*** Dataset content

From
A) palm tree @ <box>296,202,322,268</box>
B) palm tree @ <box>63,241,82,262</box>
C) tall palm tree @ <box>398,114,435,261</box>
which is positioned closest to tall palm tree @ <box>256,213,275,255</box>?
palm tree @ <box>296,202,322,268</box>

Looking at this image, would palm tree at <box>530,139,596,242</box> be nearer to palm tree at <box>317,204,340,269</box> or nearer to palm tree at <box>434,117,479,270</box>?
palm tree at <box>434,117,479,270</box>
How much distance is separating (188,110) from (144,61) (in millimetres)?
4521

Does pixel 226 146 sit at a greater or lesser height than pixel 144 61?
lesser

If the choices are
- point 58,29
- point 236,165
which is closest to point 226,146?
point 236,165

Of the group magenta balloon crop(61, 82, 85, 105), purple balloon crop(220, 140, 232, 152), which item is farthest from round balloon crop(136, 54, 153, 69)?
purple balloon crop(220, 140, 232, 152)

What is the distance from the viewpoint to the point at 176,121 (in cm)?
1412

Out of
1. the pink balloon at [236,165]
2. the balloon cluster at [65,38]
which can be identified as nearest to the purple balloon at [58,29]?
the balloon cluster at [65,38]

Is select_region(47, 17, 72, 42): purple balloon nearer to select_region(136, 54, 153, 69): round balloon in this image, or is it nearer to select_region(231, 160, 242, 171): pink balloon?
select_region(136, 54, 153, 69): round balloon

******

Convert the entries from the line with "What is the" through the end of the entries into a two-column CSV with the header entry_text,answer. Give one row per entry, put each field in double quotes, and replace any line breaks inside a field with spaces.

entry_text,answer
"What is the distance from the viewpoint to the point at 176,121 (in cm)?","1412"
"Out of 1. the pink balloon at [236,165] 2. the balloon cluster at [65,38] which can be identified as nearest to the purple balloon at [58,29]?","the balloon cluster at [65,38]"
"Is select_region(47, 17, 72, 42): purple balloon nearer to select_region(136, 54, 153, 69): round balloon in this image, or is it nearer to select_region(231, 160, 242, 171): pink balloon?","select_region(136, 54, 153, 69): round balloon"